→ **ENTRIES SHOWN**
┄┄┄┄┄┄

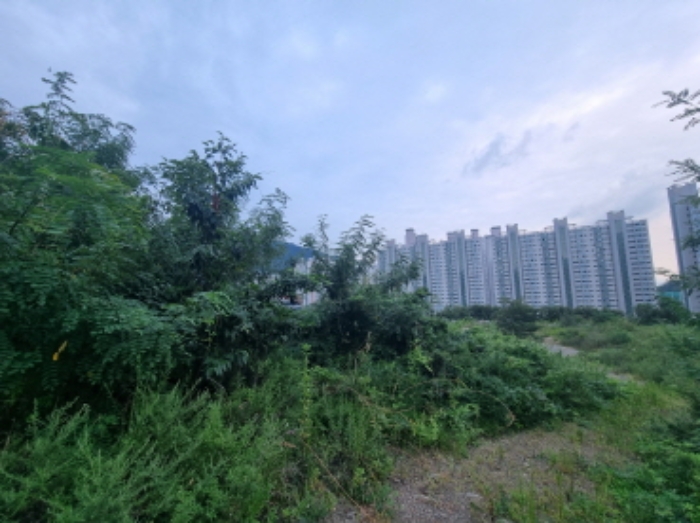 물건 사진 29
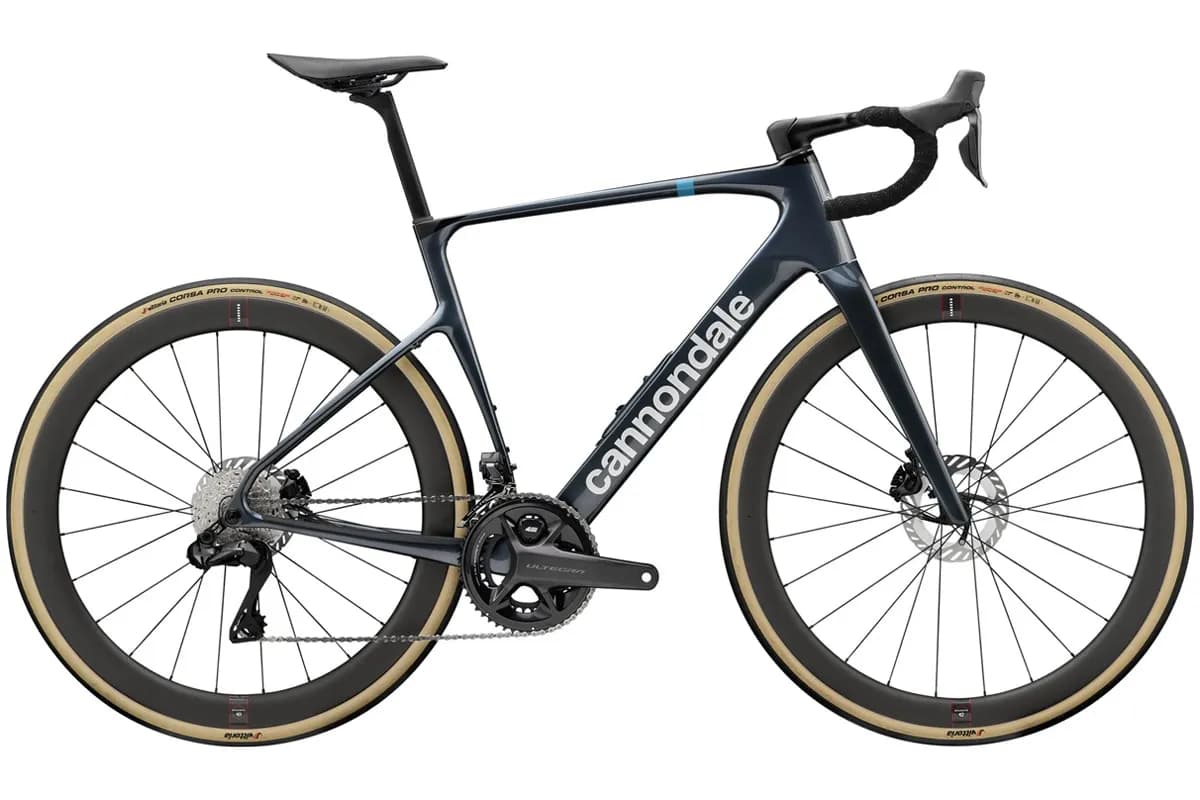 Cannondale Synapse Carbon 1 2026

┄┄┄┄┄┄

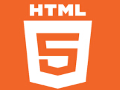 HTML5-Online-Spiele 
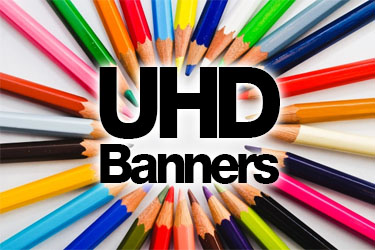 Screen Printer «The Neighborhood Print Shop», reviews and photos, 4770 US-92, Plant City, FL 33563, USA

┄┄┄┄┄┄

→ **ABOUT THIS TASK**
For the entries above, print exactly the lines between the one with "HTML5-Online-Spiele" and the one with "FL 33563, USA", inclusive, with no pictures.

→ **SOLUTION FOR THIS EXERCISE**
 HTML5-Online-Spiele 
 Screen Printer «The Neighborhood Print Shop», reviews and photos, 4770 US-92, Plant City, FL 33563, USA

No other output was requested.